The site is approximately flat, with a fall of just 600mm from its high point to its lowest. There are a number of existing trees to the plot perimeter, with all of the significant trees being located along the London Road boundary.
The proposed building is to contain 88 self contained units and the building mass is arranged in four blocks which are 4, 5 and 6 stories high. All the parking for the site is accommodated at ground level; both beneath and outside the building footprint.
As the majority of the ground floor external space is occupied by car parking, it is necessary to accommodate a significant amount of shared amenity space, on the roofs. Four distinct roof gardens have been designed; two at Level 4, one at Level 5 and one at Level 6. Each of the roof gardens accommodated elements of play for children aged from 0 years to 11 years.
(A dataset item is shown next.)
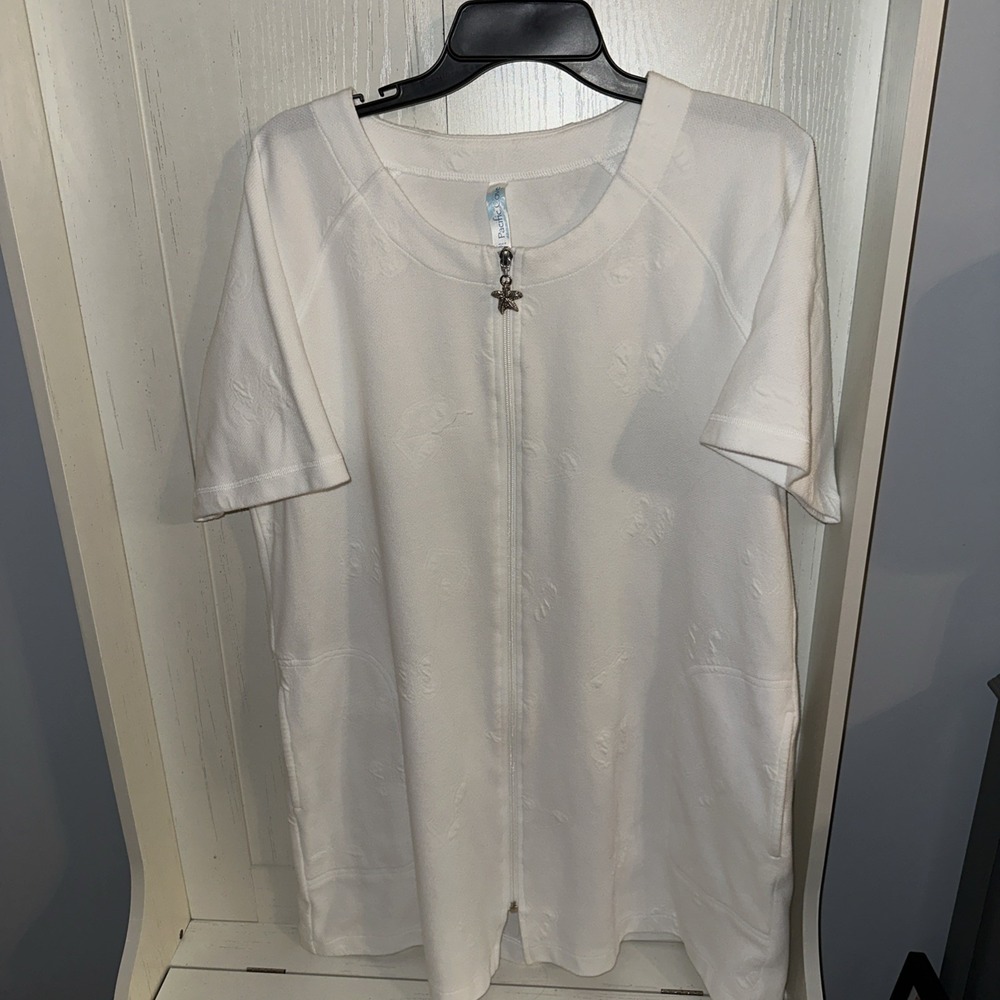 Pacific Beach Womens Cover Up Bathing Suit Tunic White Large Full Zip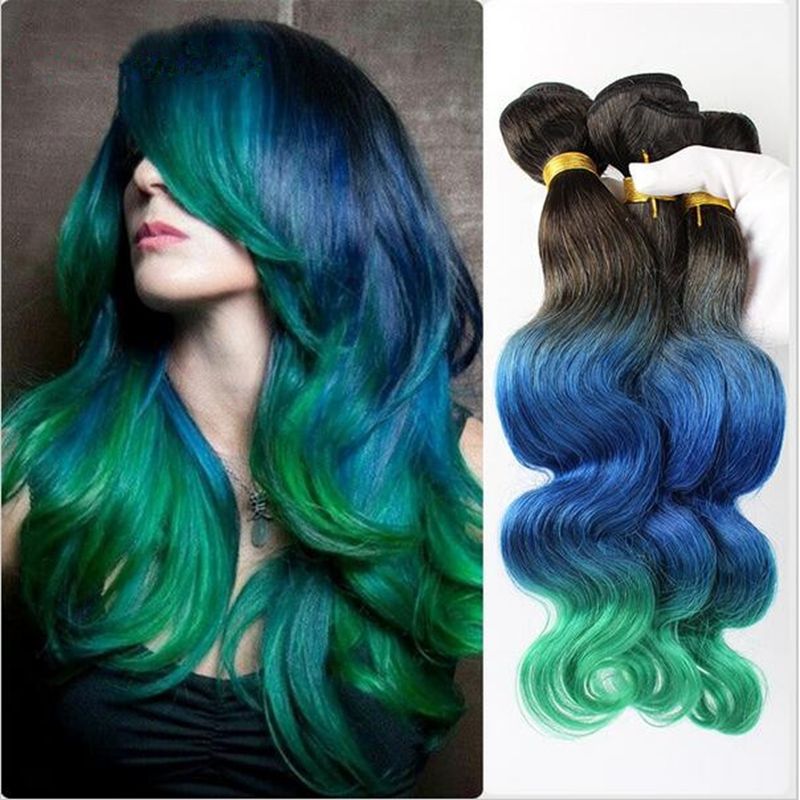 Green And Blue Ombre Hair Fashion Dresses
Part of our brief for this project was to identify the existing play provision surrounding this site and to identify the likely child yield this development would generate. Our child yield calculation was based on the latest GLA guidance. This helped to inform the sizes and nature of the play spaces accommodated on the roofs of this development.
Due to the proposed removal of the mature trees from the London Road elevation, replacement mature tree planting was considered important by the Local Authority’s landscape officer. The trees species specified were selected for their suitability for their proposed environment. The tree planting pits were considered carefully and detailed thoroughly.
The planting palettes for the four roof gardens were carefully considered by our landscape architects. Plant material was selected for their ability to thrive in these exposed environments; provide opportunities for pollinating insects; and provide attract environments in which to relax and enjoy.